Trump, markets hand win to LA CCS foes

They may have lost at the Louisiana Legislature, but concerned residents and carbon capture and sequestration foes picked up a win courtesy of the politician who backed the opponent of the U.S. Senate candidate they supported, pointing the way to future successes.

Today, the other shoe dropped when Air Products confirmed that it would abandon its so-called Louisiana Clean Energy Complex, after last year suspending continuation of work on it. The project would have produced “blue” hydrogen, meaning through a process that didn’t emit a lot of carbon. That carbon would have been sequestered around and under Lake Maurepas, which generated significant opposition from those near it including some local governments.
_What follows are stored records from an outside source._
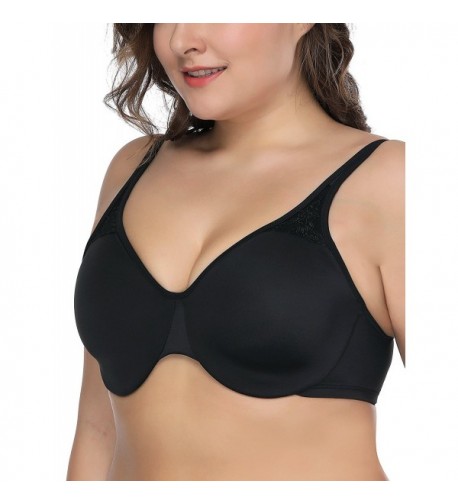 Deyllo Womens Seamless Minimizer Underwire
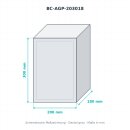BOXCO P ABS grau 200×300×180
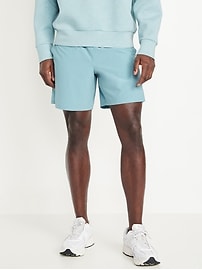 Image number 1 showing, Performance Vent Run Shorts -- 7-inch inseam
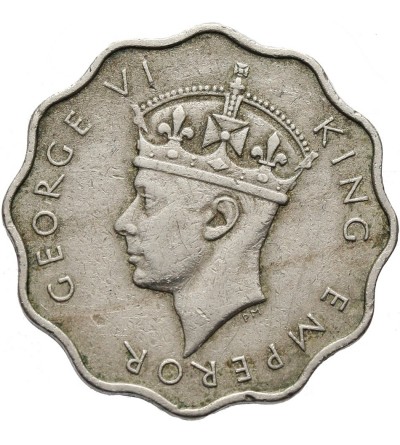 Seszele. 10 centów 1939, Jerzy VI
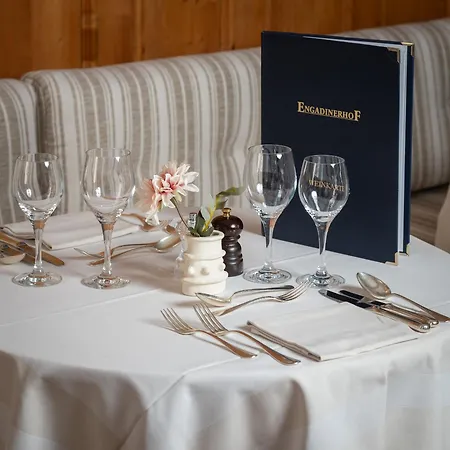 Engadinerhof Hotel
Such was the alarm, with fears that without any history of sustained large scale sequestration to draw upon and isolated past instances of crises in transportation rendered CCS too risky, that dozens of bills hit the Legislature this past session to restrict or prohibit CCS, including a few aimed specifically around Lake Maurepas. Legislative leaders and Republican Gov. Jeff Landry’s tacit acceptance of CCS caused these to go nowhere.

29.6.26

Conservatism to see few gains in LA fall votes

In essence, Louisiana’s Senate, one Board of Elementary and Secondary Education spot, and two Public Service Commission posts have been settled, resulting with arguably little in the way of conservative advancement.

That’s not because Republicans won’t triumph in all of these contests come November. That basically was set in stone upon qualifying, with first the party primaries of May 16 and then the ensuing runoffs Jun. 27 setting the exact field. Who gained the respective nominations mattered to determine the advancement of conservatism.

For the Senate, Rep. Julia Letlow’s win over GOP Treas. John Fleming hardly will cause an ideological ripple, if actually regress slightly from conservatism. Her lifetime voting record is actually slightly more moderate than that of who she and Fleming vanquished in the primary and who she replaces, Republican Sen. Bill Cassidy, although both are to the political right roughly equidistant between centrism and perfect conservatism. Fleming’s record in Congress, by contrast, was much further to the right.